As long as I have Nick by my side I can do anything. He is my strength right now. When he holds my hand and whispers words of encouragement to me I know that I can do anything. I am drawing my strength from him. He is my rock.
The holidays will be coming upon us quicker than I am ready this this year. Normally by this time of the year I have all of my fall decorations out around the house. The only fall decoration setting around right now is the pumpkin container that flowers came in. The fresh flowers are gone, but the pumpkin is still there. Other than that…nothing. I just don’t have the energy.
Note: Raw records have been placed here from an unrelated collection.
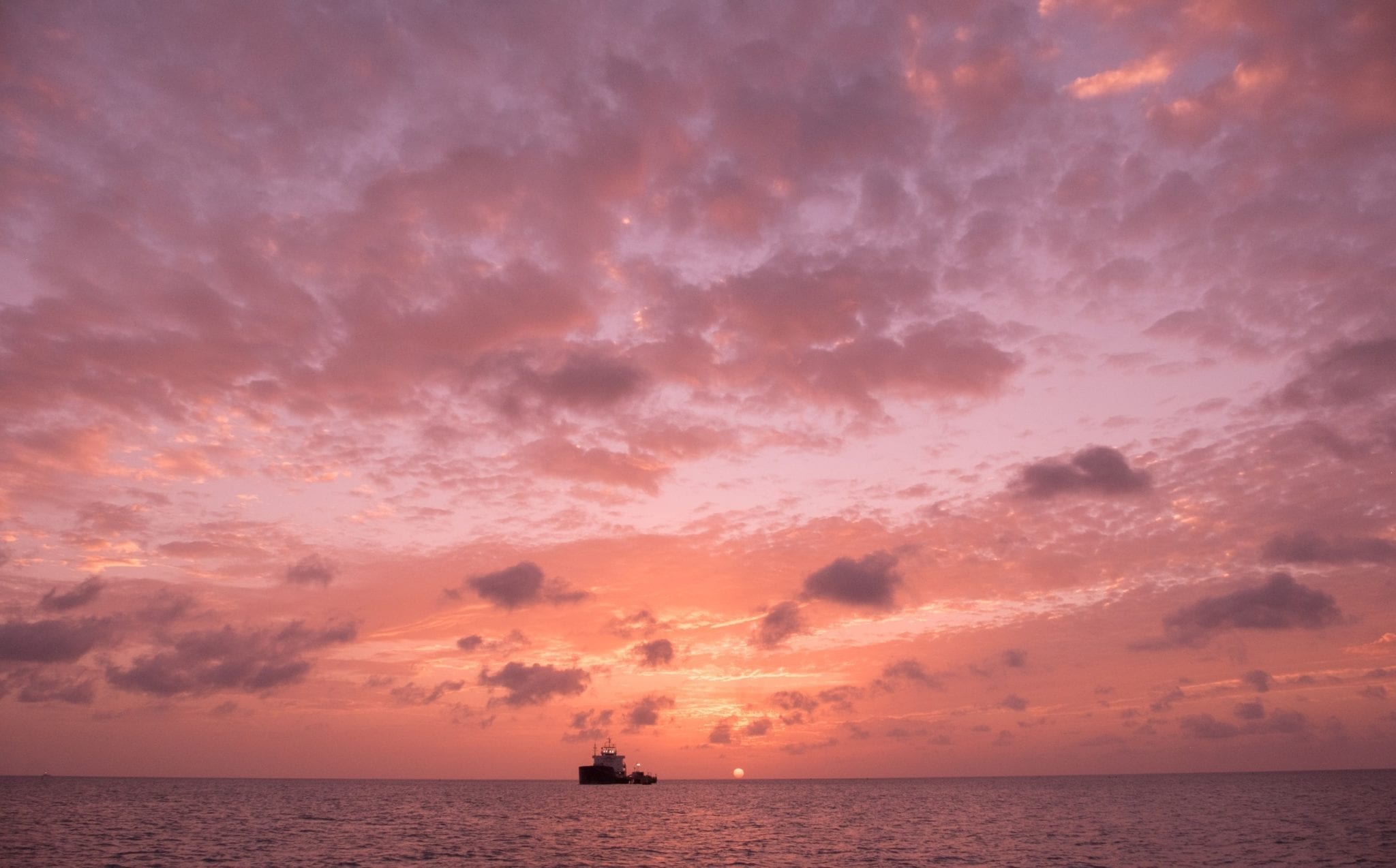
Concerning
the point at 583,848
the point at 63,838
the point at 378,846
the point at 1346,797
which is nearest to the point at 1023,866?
the point at 583,848

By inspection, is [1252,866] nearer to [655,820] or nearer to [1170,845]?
[1170,845]

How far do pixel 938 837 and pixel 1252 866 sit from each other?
38.7m

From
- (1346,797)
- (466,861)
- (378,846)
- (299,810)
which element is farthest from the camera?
(1346,797)

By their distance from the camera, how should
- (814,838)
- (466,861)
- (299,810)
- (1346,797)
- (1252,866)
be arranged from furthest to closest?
(1346,797) < (299,810) < (814,838) < (466,861) < (1252,866)

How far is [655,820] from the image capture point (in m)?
146

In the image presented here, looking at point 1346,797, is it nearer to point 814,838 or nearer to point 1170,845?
point 1170,845

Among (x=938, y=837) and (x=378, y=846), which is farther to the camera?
(x=938, y=837)

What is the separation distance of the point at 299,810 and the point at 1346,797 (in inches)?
9095

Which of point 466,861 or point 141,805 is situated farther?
point 141,805

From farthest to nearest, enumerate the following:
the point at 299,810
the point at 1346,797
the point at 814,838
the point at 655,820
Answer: the point at 1346,797 → the point at 299,810 → the point at 655,820 → the point at 814,838

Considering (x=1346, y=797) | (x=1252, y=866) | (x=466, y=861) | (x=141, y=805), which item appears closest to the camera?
(x=1252, y=866)

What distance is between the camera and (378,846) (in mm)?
94625

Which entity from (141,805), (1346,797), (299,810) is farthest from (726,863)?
(1346,797)

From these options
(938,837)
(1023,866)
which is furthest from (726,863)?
(938,837)
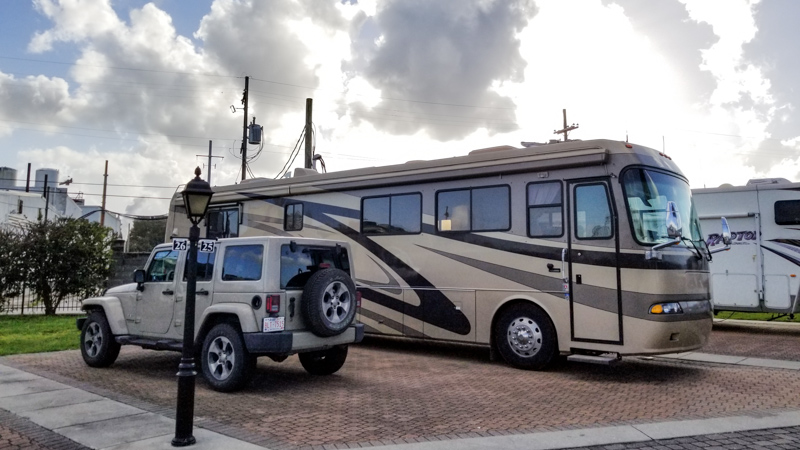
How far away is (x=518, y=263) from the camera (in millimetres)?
9898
I am afraid that my chemo treatments will interfere with holiday gatherings with my family.
Even though I am not worrying about the fall decorations since from what I have heard from the family…I am the only one who even appreciates them!! LOL But I know they will want the Christmas tree up this year.
I have so many worry’s going through my mind right now. I know I have to let them go. Believe me..I know. But it is hard for me to do. I’m worried about how this is affecting my children. My husband. My mom and step-dad. My sisters. My mother and father-in-law. Even poor little Ladybug knows that something is wrong and she is a dog!!!
I took a 4 (yes…FOUR) hour nap this afternoon. And I am getting ready to go back to bed as soon as I finish this post. The nap was nice because while asleep I couldn’t worry.
Tomorrow will be a busy day. My mom will be here to pick up me and Beck at 9:30. I have still not been cleared to drive yet. Mom will drop Beckie off at work and then take me to the pharmacy to pick up Beckie’s prescription and I have a doctor’s appointment here in E-Town. It is just a routine follow up for medication refills for my joint pain/arthritis. I have to take him my new list of medications so that he is aware of all that is going on since this is all new since my last visit just 3 months ago! Then my mom and I are meeting my sister, Monica, for lunch. By that time I am sure that I will be wore out completely and ready to go home. Domenic is going to his friend Jacob’s house in the morning to hang out with him and some other friends. Jacob’s mom will pick Domenic up around 10am and bring him home later in the evening. That is such a huge help!!!
Well..I guess I have added enough depressing stuff on here for one night. I am not trying to make anyone sad…I just have to be able to get my feelings out and writing them out helps me a lot.